Extracted text:
Start of Block

Zbigniew Brzezinski and Chuck Hagel will both help open the conference at the Georgetown Four Seasons Hotel — and Brzezinski no doubt will give a tour de force review of American and Saudi national security challenges in the region.
As one interesting side bit, I learned that yesterday at 12:33 GMT, a 27 minute long interview with Zbigniew Brzezinski ran on TV Tehran. Brzezinski agreed to do the interview if not one word in his commentary was changed — and the clip he did was exactly 27 minutes, and that is what ran on Iranian television.
In the clip, Brzezinski outlined some of the things that Iran could do — as well as the US — if “serious” about changing the course of their rivalrous and non-existent relationship. According to one source, the interviewer kept asking Brzezinski about the difference between words and “deeds” and what “deeds” did America need to demonstrate. Brzezinski knocked the nudge back somewhat by suggesting that neither side should get distracted by a meaningless escalation in what counted as a “deed” — after all, what deeds could Iran put on the table.
While Kim Jong Il recently had a couple of Christian rock bands over for the celebration of his father’s birthday — as Rachel Maddow and I discussed the other day — Zbigniew Brzezinski “un-cut” on Iranian television is perhaps more newsworthy and potentially consequential.

End of Block

Dataset excerpts:
Start of Block

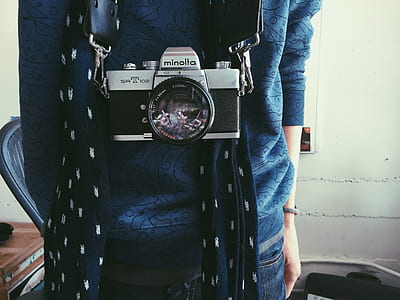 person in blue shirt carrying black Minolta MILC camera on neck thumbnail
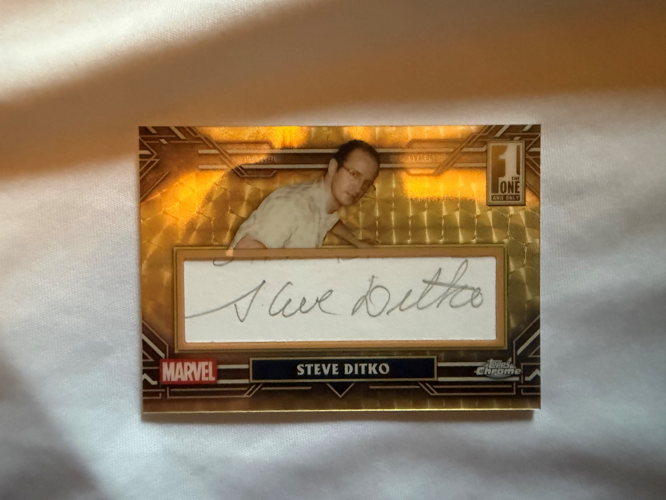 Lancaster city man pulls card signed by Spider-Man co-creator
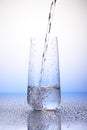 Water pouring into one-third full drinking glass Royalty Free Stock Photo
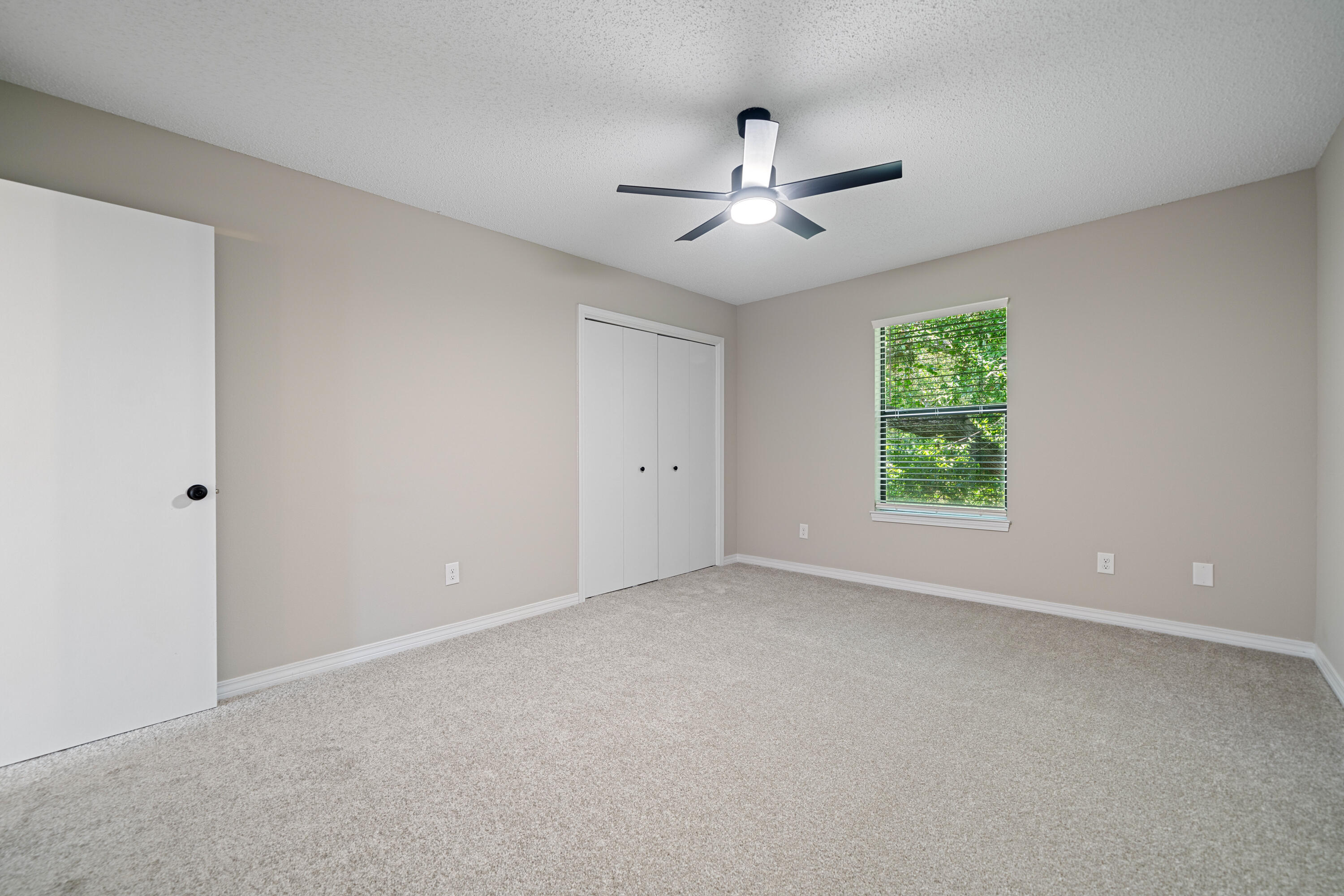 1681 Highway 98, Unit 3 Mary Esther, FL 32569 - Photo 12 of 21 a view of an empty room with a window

End of Block
Start of Block

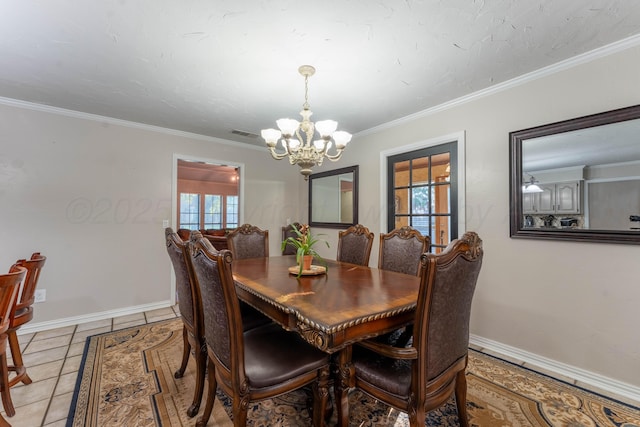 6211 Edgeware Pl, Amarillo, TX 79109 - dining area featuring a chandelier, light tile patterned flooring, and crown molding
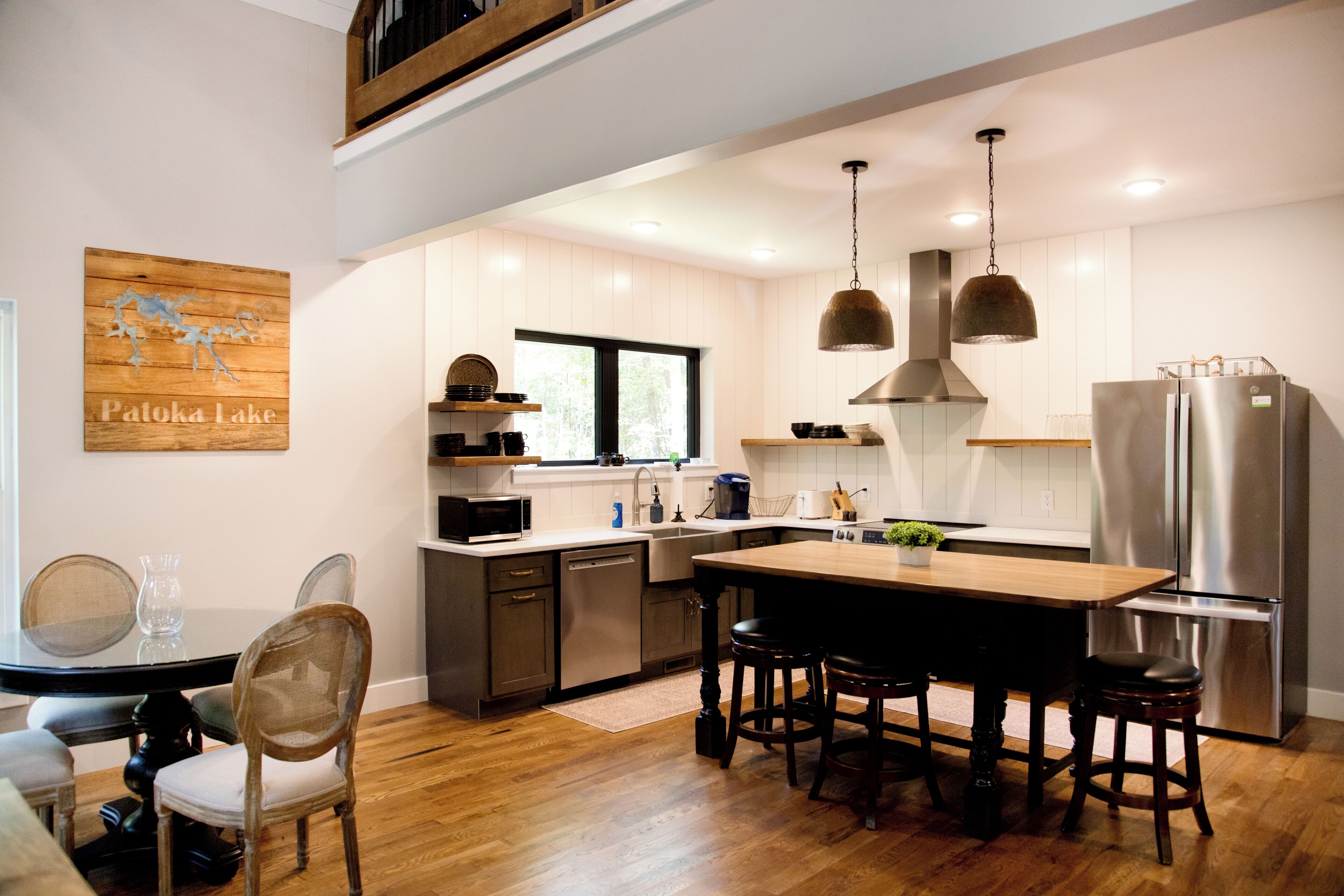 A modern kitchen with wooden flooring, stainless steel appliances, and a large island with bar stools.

End of Block

Written task: For each statement, say yes or no to whether it agrees with the passage on Brzezinski's interview on Iranian television, and quote the exact words of the passage that decide it. (a) Chuck Hagel will help open the conference at the Georgetown Four Seasons Hotel. (b) Brzezinski allowed his commentary to be edited before broadcast. (c) The clip that ran on Iranian television was 27 minutes long.

Answer:
(a) Yes: "Zbigniew Brzezinski and Chuck Hagel will both help open the conference at the Georgetown Four Seasons Hotel"
(b) No: "Brzezinski agreed to do the interview if not one word in his commentary was changed"
(c) Yes: "the clip he did was exactly 27 minutes, and that is what ran on Iranian television"